Pflegearbeiten auf den Leuchtbergen in Eschwege beginnen heute

Eschwege. Heute beginnen im Stadtwald von Eschwege umfangreiche Pflegearbeiten auf den Leuchtbergen. Hierbei werden laut Einschätzung von Forstamtsleiter Dr. Thomas Rysavy rund 40 Erntefestmeter Holz gerodet.

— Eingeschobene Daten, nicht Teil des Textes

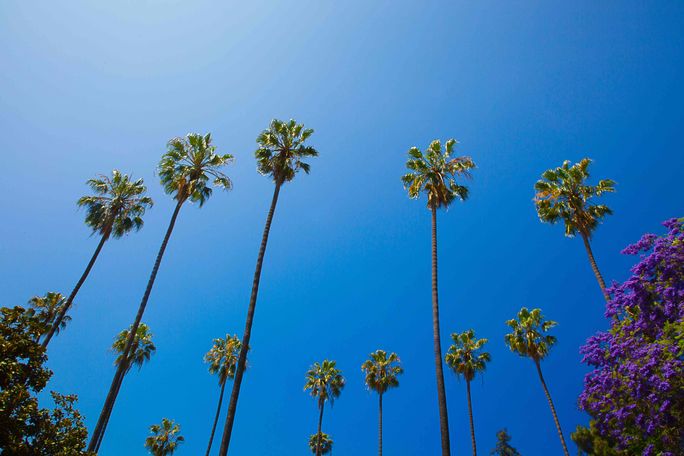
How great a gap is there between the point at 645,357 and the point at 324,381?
117 ft

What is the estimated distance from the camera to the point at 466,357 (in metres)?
39.9

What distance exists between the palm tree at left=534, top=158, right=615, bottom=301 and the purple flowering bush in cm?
842

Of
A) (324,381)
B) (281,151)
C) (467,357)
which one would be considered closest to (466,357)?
(467,357)

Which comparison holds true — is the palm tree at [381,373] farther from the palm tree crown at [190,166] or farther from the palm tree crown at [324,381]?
the palm tree crown at [190,166]

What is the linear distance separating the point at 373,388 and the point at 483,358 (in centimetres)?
1233

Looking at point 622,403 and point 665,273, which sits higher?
point 665,273

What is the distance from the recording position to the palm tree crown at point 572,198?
27.5 metres

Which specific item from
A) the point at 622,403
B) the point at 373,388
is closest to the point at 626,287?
the point at 622,403

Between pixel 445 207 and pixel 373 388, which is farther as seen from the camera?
pixel 373 388

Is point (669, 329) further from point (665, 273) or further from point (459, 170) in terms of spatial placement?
point (459, 170)

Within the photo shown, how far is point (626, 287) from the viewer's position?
61.0 ft

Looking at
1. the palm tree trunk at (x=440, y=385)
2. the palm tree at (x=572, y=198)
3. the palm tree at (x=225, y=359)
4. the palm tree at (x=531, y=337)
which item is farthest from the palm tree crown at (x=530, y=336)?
the palm tree at (x=225, y=359)

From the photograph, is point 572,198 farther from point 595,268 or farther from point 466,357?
point 466,357

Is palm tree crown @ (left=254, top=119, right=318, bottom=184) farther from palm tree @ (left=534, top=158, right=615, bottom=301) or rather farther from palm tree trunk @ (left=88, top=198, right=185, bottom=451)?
palm tree @ (left=534, top=158, right=615, bottom=301)
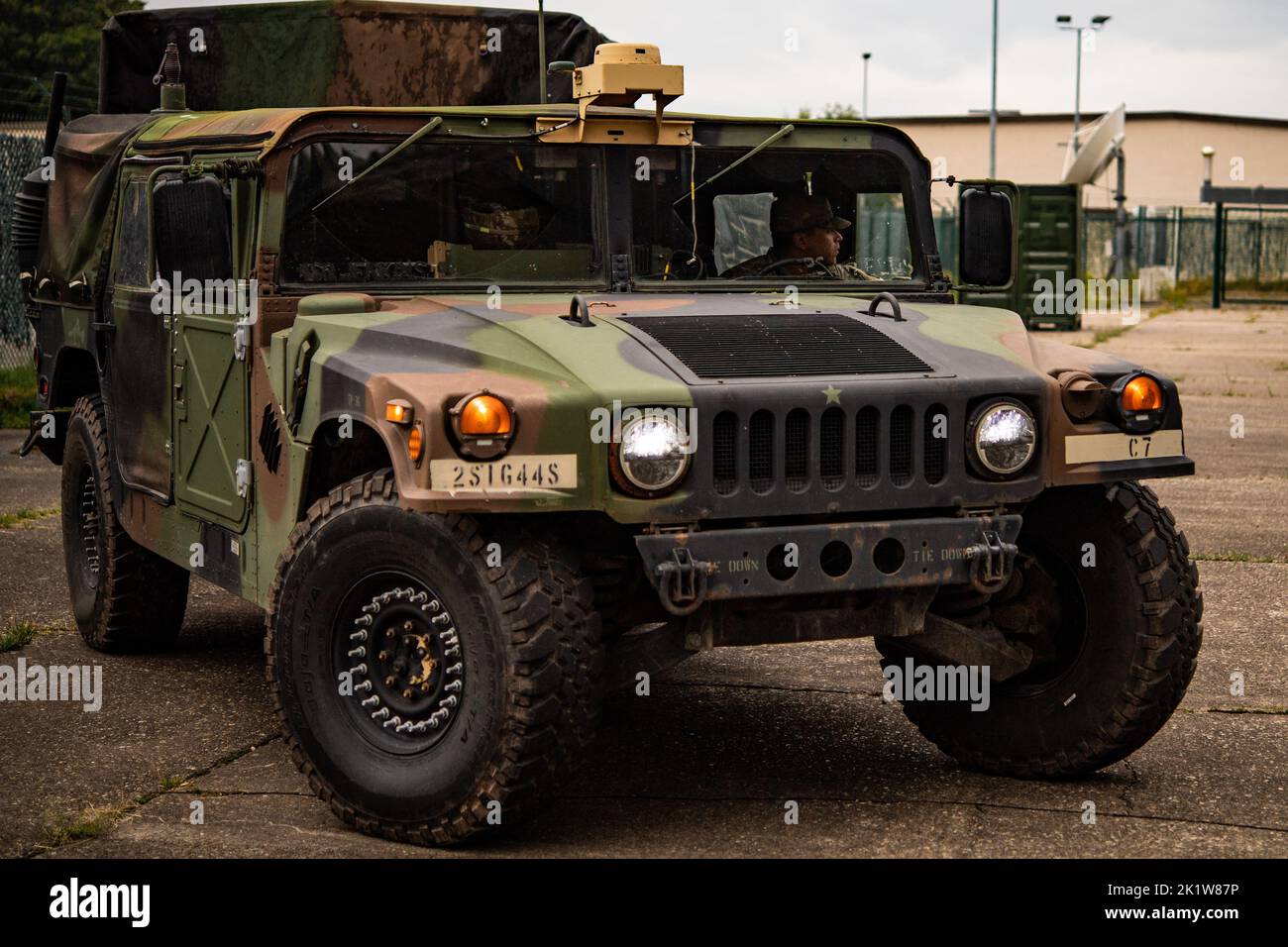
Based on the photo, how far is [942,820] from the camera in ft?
17.3

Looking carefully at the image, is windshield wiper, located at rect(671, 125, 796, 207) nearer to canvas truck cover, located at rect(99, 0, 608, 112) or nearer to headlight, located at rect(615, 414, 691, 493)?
headlight, located at rect(615, 414, 691, 493)

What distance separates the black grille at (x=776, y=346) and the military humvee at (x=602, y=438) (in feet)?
0.05

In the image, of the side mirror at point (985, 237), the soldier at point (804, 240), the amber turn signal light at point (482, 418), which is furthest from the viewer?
the side mirror at point (985, 237)

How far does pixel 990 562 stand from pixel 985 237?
1938 millimetres

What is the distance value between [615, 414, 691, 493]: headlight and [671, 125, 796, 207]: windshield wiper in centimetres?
155

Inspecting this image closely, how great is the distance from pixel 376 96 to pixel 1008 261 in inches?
112

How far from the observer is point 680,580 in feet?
15.4

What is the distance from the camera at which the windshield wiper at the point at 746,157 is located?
614cm

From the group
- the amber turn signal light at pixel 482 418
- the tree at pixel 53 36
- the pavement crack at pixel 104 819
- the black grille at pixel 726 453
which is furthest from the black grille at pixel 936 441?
the tree at pixel 53 36

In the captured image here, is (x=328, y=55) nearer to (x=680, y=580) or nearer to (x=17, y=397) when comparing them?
(x=680, y=580)

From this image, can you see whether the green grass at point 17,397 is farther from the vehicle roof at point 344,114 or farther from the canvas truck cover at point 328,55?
the vehicle roof at point 344,114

Die Arbeiten sollen bis Mitte April, spätestens aber zu den Mai-Feiertagen abgeschlossen sein. Bereiche, in denen gearbeitet wird, sind durch auffällige Warnschilder gekennzeichnet und abgesperrt. Alternative Wanderstrecken werden für Naturfreunde ausgewiesen.

Vorhaben im Überblick 

Unterhalb des Bismarckturms, beliebtes Ausflugsziel und eins der Eschweger Wahrzeichen, sollen die dort vorkommende Edellaubhölzer - wie Berg-Ahorn, Kirsche und Elsbeere - in ihrer Stabilität und ihrem Wachstum gefördert werden. Vorrangig Nadelbäume, Eichen und Buchen müssen deshalb weichen. Indem Bäume rund um den Turm gefällt werden, soll das Bauwerk außerdem besser zu sehen sein. „Die Fällungen sind auch wegen der Verkehrssicherheit entlang von Wanderwegen und Parkplätzen geplant“, sagt Revierförster Rolf Schulz.

Geplantes Vorgehen 

Die Arbeiten im Wald werden umweltschonend gemacht - alle Bäume werden händisch gefällt, große Maschinen kommen hierfür nicht zum Einsatz. „Das wäre bei dem aktuellen Zustand der Wege auch gar nicht möglich gewesen. Sie sind zu schmal und nicht ausreichend befestigt“, so Dr. Rysavy.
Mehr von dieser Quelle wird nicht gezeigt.